#### Exercise instructions:
Copy the material from the line with "Is (252,159) further" to the line with "511 centimetres", swapping "further" for "farther" and leaving everything else unchanged.

#### Records:

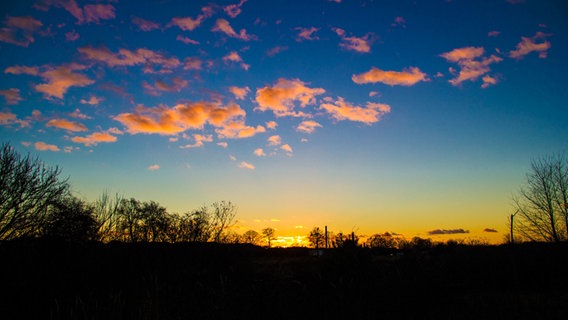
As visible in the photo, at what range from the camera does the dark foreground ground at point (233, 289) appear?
5941mm

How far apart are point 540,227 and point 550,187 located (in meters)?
3.60

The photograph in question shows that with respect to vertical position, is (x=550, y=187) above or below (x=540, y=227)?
above

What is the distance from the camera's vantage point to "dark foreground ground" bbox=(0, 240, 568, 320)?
5941 mm

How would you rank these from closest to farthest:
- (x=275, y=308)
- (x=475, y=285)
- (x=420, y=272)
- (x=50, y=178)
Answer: (x=275, y=308) → (x=420, y=272) → (x=475, y=285) → (x=50, y=178)

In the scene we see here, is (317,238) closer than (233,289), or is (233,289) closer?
(233,289)

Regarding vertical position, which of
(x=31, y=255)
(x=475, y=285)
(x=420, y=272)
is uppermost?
(x=31, y=255)

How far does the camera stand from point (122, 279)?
11453 mm

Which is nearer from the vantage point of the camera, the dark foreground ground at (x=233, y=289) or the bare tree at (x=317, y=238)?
the dark foreground ground at (x=233, y=289)

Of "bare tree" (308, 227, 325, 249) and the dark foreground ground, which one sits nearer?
the dark foreground ground

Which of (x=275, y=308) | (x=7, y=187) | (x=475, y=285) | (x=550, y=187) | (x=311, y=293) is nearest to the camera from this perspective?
(x=275, y=308)

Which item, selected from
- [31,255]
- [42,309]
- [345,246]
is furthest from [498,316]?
[31,255]

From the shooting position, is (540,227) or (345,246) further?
(540,227)

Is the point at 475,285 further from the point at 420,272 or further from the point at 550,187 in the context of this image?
the point at 550,187

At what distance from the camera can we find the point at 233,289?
20.7ft
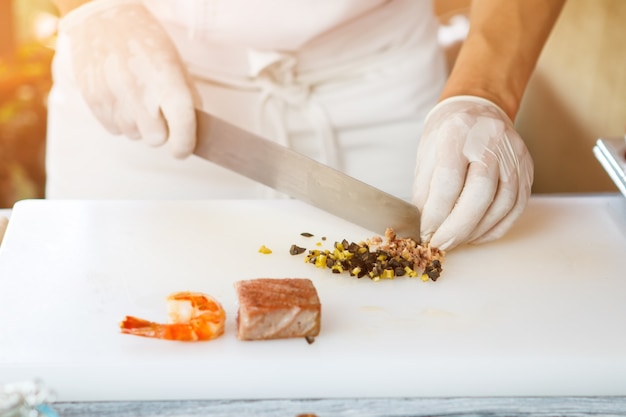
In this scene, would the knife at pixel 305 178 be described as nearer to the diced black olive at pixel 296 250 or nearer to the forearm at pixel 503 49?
the diced black olive at pixel 296 250

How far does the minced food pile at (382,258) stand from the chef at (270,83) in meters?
0.18

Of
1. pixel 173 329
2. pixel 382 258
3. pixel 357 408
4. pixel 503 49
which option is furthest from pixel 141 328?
pixel 503 49

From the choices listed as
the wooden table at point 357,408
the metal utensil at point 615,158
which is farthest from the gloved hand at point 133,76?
the metal utensil at point 615,158

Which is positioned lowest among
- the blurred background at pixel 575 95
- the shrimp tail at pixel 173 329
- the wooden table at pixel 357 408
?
the wooden table at pixel 357 408

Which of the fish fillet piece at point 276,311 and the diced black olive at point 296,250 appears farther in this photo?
the diced black olive at point 296,250

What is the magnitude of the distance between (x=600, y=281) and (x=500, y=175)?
244 mm

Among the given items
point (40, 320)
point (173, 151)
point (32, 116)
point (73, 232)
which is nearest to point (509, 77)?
point (173, 151)

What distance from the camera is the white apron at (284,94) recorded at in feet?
5.81

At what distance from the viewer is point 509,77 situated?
1.68 meters

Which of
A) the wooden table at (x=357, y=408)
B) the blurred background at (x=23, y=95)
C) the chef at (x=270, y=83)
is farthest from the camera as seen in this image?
the blurred background at (x=23, y=95)

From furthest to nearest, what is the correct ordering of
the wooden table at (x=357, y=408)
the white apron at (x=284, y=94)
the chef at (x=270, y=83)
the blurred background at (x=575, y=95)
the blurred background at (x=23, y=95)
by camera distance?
the blurred background at (x=23, y=95) < the blurred background at (x=575, y=95) < the white apron at (x=284, y=94) < the chef at (x=270, y=83) < the wooden table at (x=357, y=408)

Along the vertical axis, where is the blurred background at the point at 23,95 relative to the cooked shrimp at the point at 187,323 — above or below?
above

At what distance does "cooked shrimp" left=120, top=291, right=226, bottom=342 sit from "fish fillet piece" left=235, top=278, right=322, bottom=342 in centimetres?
3

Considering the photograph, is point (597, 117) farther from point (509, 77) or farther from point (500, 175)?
point (500, 175)
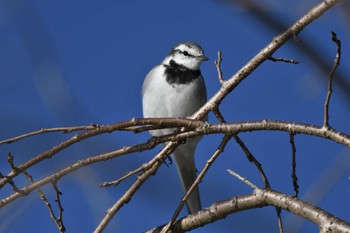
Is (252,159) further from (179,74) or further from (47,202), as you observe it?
(179,74)

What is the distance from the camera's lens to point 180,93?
511 centimetres

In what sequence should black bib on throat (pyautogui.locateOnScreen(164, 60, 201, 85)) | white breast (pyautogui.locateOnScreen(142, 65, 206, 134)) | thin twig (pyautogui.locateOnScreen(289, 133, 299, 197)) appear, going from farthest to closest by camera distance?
black bib on throat (pyautogui.locateOnScreen(164, 60, 201, 85)) < white breast (pyautogui.locateOnScreen(142, 65, 206, 134)) < thin twig (pyautogui.locateOnScreen(289, 133, 299, 197))

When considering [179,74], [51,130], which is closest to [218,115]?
[51,130]

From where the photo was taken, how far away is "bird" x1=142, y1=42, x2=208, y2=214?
16.6ft

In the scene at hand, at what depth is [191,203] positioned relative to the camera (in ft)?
15.5

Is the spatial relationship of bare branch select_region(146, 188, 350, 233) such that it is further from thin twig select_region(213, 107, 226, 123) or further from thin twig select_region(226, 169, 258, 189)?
thin twig select_region(213, 107, 226, 123)

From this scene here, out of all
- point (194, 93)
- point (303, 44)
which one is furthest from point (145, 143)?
point (194, 93)

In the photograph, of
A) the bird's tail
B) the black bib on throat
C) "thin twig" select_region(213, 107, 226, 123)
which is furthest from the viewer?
the bird's tail

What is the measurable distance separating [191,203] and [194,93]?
3.30 feet

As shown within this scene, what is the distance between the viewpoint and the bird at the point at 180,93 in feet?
16.6

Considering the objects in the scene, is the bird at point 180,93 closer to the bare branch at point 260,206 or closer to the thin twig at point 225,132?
the bare branch at point 260,206

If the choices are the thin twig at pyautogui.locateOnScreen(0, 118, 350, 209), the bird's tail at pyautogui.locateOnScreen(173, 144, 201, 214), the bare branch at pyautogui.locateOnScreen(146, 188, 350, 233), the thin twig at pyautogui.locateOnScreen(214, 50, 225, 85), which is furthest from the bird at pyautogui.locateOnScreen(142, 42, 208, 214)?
the thin twig at pyautogui.locateOnScreen(0, 118, 350, 209)

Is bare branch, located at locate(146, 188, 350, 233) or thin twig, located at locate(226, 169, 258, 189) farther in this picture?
thin twig, located at locate(226, 169, 258, 189)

#### Completed exercise:
Is (252,159) farther from (179,74) or farther from (47,202), as you observe it?
(179,74)

What is the distance from the camera's lens to point 180,93?
511 centimetres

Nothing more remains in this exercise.